● DIRECTIONS: Format every line of the items below as a JSON list of strings, one string per line, with blank lines omitted.

##### DATA ROWS #####

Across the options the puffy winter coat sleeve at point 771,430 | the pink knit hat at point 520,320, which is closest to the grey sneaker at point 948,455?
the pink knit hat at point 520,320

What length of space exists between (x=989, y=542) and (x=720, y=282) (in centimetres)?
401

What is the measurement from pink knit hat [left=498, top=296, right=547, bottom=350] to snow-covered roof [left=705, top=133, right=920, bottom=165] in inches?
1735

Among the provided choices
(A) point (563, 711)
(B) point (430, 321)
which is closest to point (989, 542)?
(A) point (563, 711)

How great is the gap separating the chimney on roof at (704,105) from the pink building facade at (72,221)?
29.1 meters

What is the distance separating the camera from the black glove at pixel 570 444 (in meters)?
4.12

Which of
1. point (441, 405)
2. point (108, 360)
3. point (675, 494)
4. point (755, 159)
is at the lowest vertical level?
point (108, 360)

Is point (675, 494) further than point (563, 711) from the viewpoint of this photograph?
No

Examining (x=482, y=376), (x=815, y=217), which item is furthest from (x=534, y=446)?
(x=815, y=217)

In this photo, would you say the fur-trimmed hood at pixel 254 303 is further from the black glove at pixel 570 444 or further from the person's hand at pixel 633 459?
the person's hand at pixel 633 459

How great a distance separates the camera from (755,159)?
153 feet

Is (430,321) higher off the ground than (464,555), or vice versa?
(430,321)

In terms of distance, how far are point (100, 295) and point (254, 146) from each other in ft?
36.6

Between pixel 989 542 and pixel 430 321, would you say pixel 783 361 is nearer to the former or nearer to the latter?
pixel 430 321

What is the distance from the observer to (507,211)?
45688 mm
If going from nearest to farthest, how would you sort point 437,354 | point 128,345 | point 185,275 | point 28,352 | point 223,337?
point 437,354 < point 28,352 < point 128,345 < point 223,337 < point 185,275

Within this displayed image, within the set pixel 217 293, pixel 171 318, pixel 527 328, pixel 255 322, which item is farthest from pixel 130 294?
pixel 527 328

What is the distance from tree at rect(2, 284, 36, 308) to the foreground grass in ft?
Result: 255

#####

● EXERCISE OUTPUT:
[
  "Across the options the puffy winter coat sleeve at point 771,430 | the pink knit hat at point 520,320, which is closest to the grey sneaker at point 948,455?",
  "the pink knit hat at point 520,320",
  "What length of space exists between (x=989, y=542) and (x=720, y=282) (in centimetres)?",
  "401",
  "What is the measurement from pink knit hat [left=498, top=296, right=547, bottom=350] to snow-covered roof [left=705, top=133, right=920, bottom=165] in inches?",
  "1735",
  "Among the provided choices",
  "(A) point (563, 711)",
  "(B) point (430, 321)",
  "which is closest to point (989, 542)?",
  "(A) point (563, 711)",
  "How great is the gap separating the chimney on roof at (704,105) from the pink building facade at (72,221)?",
  "29.1 meters",
  "What is the distance separating the camera from the black glove at pixel 570 444 (in meters)?",
  "4.12",
  "Which of",
  "1. point (441, 405)",
  "2. point (108, 360)",
  "3. point (675, 494)",
  "4. point (755, 159)",
  "is at the lowest vertical level?",
  "point (108, 360)",
  "Is point (675, 494) further than point (563, 711) from the viewpoint of this photograph?",
  "No",
  "Examining (x=482, y=376), (x=815, y=217), which item is furthest from (x=534, y=446)?",
  "(x=815, y=217)",
  "In this photo, would you say the fur-trimmed hood at pixel 254 303 is further from the black glove at pixel 570 444 or further from the person's hand at pixel 633 459?",
  "the person's hand at pixel 633 459",
  "How great a distance separates the camera from (755,159)?",
  "153 feet",
  "Is (430,321) higher off the ground than (464,555), or vice versa?",
  "(430,321)",
  "In terms of distance, how far are point (100, 295) and point (254, 146) from each other in ft?",
  "36.6",
  "Between pixel 989 542 and pixel 430 321, would you say pixel 783 361 is nearer to the former or nearer to the latter?",
  "pixel 430 321",
  "What is the distance from the observer to (507,211)?",
  "45688 mm",
  "If going from nearest to farthest, how would you sort point 437,354 | point 128,345 | point 185,275 | point 28,352 | point 223,337?",
  "point 437,354 < point 28,352 < point 128,345 < point 223,337 < point 185,275",
  "Within this displayed image, within the set pixel 217 293, pixel 171 318, pixel 527 328, pixel 255 322, which item is farthest from pixel 130 294?",
  "pixel 527 328",
  "What is the distance from tree at rect(2, 284, 36, 308) to the foreground grass in ft?",
  "Result: 255"
]